# COMPITI ASSEGNATI:
(A) Quanto misura il frammento di papiro descritto nell'estratto sul presunto matrimonio di Gesù?
(B) Individua tutte le righe dei record che contengono la stringa "handle".

# ESTRATTO SCELTO:
La bufala del matrimonio di Gesù

Il 18 settembre 2012, durante il X Congresso internazionale di studi copti a Roma, veniva mostrato per la prima volta al consesso degli studiosi un inedito frammento di papiro scritto in lingua copta. Karen King, docente di Storia della Chiesa alla Harvard University, lo presentò come ciò che resta di uno sconosciuto Vangelo «apocrifo» verosimilmente scritto in greco nel II secolo e poi tradotto in copto. Il papiro misura soltanto 4x8 centimetri e il testo è lacunoso, ma se ne può interpretare qualche frase. Il contesto è quello di un dialogo fra Gesù e i suoi discepoli in cui si parla di una certa Maria: Gesù, che dice di avere una «donna» o «moglie», dichiara che ella sarà degna di essere una sua discepola.

# RECORD DA ELABORARE:
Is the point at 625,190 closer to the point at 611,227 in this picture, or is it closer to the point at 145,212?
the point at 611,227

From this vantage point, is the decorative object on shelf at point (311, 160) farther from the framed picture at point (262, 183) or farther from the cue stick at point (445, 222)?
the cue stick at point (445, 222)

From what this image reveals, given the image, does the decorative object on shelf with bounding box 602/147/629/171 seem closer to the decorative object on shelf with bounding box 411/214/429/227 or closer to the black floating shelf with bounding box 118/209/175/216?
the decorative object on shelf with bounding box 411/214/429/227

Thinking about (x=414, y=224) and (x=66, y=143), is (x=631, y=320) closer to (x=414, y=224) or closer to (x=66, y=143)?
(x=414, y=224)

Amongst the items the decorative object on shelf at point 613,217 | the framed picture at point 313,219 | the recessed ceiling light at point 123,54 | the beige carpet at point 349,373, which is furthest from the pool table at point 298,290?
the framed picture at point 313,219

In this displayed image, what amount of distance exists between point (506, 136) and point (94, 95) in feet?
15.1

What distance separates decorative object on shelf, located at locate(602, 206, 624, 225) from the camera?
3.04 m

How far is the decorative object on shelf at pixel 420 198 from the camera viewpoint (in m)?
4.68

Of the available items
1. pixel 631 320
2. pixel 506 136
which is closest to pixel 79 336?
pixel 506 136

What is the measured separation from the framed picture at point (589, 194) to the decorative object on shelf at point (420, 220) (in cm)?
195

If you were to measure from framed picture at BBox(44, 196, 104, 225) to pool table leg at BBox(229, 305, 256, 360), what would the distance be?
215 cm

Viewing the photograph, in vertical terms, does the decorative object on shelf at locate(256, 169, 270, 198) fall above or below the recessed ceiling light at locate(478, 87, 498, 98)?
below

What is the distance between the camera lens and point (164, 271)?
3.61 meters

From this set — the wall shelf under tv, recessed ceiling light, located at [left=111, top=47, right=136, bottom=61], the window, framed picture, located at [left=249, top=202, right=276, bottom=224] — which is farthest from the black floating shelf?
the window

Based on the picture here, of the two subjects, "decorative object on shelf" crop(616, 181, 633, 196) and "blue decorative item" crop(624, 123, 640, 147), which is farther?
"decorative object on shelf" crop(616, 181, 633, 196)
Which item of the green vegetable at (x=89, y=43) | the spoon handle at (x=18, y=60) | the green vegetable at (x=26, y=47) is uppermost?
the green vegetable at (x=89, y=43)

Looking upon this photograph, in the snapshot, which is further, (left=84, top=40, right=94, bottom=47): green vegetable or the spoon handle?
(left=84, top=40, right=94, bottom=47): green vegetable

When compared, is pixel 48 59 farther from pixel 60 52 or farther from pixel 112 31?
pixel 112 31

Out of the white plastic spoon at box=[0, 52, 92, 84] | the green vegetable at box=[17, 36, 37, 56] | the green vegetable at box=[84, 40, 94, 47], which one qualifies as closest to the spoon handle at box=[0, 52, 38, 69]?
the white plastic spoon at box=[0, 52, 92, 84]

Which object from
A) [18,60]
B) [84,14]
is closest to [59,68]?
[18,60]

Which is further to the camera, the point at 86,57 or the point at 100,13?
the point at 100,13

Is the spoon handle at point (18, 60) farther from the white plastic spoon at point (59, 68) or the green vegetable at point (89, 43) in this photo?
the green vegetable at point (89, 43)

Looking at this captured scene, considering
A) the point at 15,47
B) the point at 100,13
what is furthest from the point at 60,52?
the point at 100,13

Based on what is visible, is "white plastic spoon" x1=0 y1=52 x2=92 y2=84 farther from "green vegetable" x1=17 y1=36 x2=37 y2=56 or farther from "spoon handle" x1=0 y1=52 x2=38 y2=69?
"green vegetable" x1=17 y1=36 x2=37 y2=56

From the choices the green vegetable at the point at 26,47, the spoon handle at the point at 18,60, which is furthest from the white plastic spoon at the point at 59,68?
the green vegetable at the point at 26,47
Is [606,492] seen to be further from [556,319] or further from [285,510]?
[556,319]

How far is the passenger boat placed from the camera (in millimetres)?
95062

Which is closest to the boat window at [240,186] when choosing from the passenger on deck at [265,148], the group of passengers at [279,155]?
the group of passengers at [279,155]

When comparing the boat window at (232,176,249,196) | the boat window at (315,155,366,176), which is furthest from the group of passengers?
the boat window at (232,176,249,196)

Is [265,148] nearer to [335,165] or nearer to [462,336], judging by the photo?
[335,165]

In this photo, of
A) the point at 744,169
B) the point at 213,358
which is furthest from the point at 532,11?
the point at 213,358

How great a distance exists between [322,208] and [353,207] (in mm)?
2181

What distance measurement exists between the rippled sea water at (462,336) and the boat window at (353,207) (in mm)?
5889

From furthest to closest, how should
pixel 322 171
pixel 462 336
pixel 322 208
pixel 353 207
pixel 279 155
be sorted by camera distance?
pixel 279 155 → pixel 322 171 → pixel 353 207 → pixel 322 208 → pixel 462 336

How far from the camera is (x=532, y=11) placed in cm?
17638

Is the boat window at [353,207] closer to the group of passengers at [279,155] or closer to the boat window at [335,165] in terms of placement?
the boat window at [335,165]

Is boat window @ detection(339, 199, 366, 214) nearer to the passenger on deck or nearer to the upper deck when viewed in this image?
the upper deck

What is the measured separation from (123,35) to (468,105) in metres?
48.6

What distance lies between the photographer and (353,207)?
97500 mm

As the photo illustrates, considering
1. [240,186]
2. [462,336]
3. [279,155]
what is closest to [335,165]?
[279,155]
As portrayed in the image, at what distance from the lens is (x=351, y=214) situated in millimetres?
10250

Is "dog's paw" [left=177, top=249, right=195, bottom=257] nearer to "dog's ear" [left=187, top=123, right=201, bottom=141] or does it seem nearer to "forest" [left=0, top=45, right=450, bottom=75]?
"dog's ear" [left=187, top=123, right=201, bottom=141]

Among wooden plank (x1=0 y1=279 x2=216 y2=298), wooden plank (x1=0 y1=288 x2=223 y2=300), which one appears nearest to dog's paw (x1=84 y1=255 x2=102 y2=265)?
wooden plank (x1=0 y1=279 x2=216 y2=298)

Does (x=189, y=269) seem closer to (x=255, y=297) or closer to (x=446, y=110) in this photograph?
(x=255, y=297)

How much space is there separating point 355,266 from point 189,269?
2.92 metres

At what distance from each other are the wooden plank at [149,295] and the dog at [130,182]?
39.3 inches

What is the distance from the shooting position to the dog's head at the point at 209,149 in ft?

# RISPOSTE AI COMPITI:
(A) 4x8 centimetri.

(B)
Which item of the green vegetable at (x=89, y=43) | the spoon handle at (x=18, y=60) | the green vegetable at (x=26, y=47) is uppermost?
Looking upon this photograph, in the snapshot, which is further, (left=84, top=40, right=94, bottom=47): green vegetable or the spoon handle?
Out of the white plastic spoon at box=[0, 52, 92, 84] | the green vegetable at box=[17, 36, 37, 56] | the green vegetable at box=[84, 40, 94, 47], which one qualifies as closest to the spoon handle at box=[0, 52, 38, 69]?
Is the spoon handle at point (18, 60) farther from the white plastic spoon at point (59, 68) or the green vegetable at point (89, 43) in this photo?
Based on what is visible, is "white plastic spoon" x1=0 y1=52 x2=92 y2=84 farther from "green vegetable" x1=17 y1=36 x2=37 y2=56 or farther from "spoon handle" x1=0 y1=52 x2=38 y2=69?
From the choices the green vegetable at the point at 26,47, the spoon handle at the point at 18,60, which is furthest from the white plastic spoon at the point at 59,68?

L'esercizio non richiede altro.